- [Exercise details]: Edit the rows below by changing every "priest's face" to "pastor's face" and leaving all other text unchanged.

==== Supplied records

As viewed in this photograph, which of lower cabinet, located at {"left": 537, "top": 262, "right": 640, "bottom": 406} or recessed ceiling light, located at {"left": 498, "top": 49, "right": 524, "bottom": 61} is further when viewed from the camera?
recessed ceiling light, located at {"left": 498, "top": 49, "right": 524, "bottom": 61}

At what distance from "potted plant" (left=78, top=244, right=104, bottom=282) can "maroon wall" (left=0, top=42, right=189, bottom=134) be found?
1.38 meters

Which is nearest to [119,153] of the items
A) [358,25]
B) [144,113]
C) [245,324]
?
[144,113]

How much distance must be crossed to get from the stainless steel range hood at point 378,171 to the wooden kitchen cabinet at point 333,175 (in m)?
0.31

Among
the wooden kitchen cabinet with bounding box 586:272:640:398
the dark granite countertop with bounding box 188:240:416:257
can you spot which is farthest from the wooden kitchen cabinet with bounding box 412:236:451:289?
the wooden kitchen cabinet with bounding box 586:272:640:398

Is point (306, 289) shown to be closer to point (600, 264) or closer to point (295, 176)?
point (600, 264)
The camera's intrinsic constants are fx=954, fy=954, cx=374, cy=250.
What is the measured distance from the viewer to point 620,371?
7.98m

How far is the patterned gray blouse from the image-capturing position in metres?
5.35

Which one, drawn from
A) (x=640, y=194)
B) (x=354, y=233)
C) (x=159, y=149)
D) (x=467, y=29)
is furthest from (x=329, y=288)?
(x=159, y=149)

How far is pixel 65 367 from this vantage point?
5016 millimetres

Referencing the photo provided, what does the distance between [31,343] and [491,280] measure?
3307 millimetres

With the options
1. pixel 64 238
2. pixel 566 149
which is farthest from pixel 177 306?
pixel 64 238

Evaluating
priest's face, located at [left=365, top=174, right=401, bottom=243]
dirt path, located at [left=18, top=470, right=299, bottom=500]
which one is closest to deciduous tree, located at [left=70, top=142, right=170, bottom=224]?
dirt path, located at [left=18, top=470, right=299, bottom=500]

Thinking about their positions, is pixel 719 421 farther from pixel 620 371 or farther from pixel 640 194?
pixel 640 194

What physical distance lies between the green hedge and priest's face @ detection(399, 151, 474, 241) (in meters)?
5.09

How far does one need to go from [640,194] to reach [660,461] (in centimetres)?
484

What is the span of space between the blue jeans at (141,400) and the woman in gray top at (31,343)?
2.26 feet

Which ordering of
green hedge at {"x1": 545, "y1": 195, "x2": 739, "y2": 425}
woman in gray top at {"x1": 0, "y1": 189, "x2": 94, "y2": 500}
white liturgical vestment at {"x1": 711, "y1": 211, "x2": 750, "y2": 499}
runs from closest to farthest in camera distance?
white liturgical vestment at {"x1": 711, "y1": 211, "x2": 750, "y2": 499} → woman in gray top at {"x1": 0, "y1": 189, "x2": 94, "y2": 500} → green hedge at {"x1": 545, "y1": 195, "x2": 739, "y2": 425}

========

- [Worked solution]:
As viewed in this photograph, which of lower cabinet, located at {"left": 537, "top": 262, "right": 640, "bottom": 406} or recessed ceiling light, located at {"left": 498, "top": 49, "right": 524, "bottom": 61} is further when viewed from the camera?
recessed ceiling light, located at {"left": 498, "top": 49, "right": 524, "bottom": 61}

At what distance from "potted plant" (left=78, top=244, right=104, bottom=282) can "maroon wall" (left=0, top=42, right=189, bottom=134) be found?
1.38 meters

Which is nearest to [119,153] of the items
A) [358,25]
B) [144,113]
C) [245,324]
?
[144,113]

How much distance must be crossed to get from the stainless steel range hood at point 378,171 to the wooden kitchen cabinet at point 333,175 (in m)?
0.31

Among
the wooden kitchen cabinet with bounding box 586:272:640:398
the dark granite countertop with bounding box 188:240:416:257
can you spot which is farthest from the wooden kitchen cabinet with bounding box 412:236:451:289?
the wooden kitchen cabinet with bounding box 586:272:640:398

Is point (306, 289) shown to be closer to point (600, 264) or closer to point (295, 176)?
point (600, 264)
The camera's intrinsic constants are fx=954, fy=954, cx=374, cy=250.
What is the measured distance from the viewer to point 620,371?
7.98m

How far is the patterned gray blouse from the image-capturing position in metres?
5.35

Which one, drawn from
A) (x=640, y=194)
B) (x=354, y=233)
C) (x=159, y=149)
D) (x=467, y=29)
is furthest from (x=329, y=288)?
(x=159, y=149)

How far is pixel 65 367 from this vantage point?
5016 millimetres

Referencing the photo provided, what does the distance between [31,343] and [491,280] measure?
3307 millimetres

With the options
1. pixel 64 238
2. pixel 566 149
which is farthest from pixel 177 306?
pixel 64 238

Evaluating
pastor's face, located at [left=365, top=174, right=401, bottom=243]
dirt path, located at [left=18, top=470, right=299, bottom=500]
which one is closest to deciduous tree, located at [left=70, top=142, right=170, bottom=224]?
dirt path, located at [left=18, top=470, right=299, bottom=500]

Thinking about their positions, is pixel 719 421 farther from pixel 620 371 or farther from pixel 640 194?
pixel 640 194

What physical distance lies between the green hedge and pastor's face @ detection(399, 151, 474, 241) (in meters)?
5.09

How far does one need to go from [640,194] to reach [660,461] (in centimetres)?
484

What is the span of space between the blue jeans at (141,400) and the woman in gray top at (31,343)?
2.26 feet

Which ordering of
green hedge at {"x1": 545, "y1": 195, "x2": 739, "y2": 425}
woman in gray top at {"x1": 0, "y1": 189, "x2": 94, "y2": 500}
white liturgical vestment at {"x1": 711, "y1": 211, "x2": 750, "y2": 499}
runs from closest to farthest in camera distance?
white liturgical vestment at {"x1": 711, "y1": 211, "x2": 750, "y2": 499} → woman in gray top at {"x1": 0, "y1": 189, "x2": 94, "y2": 500} → green hedge at {"x1": 545, "y1": 195, "x2": 739, "y2": 425}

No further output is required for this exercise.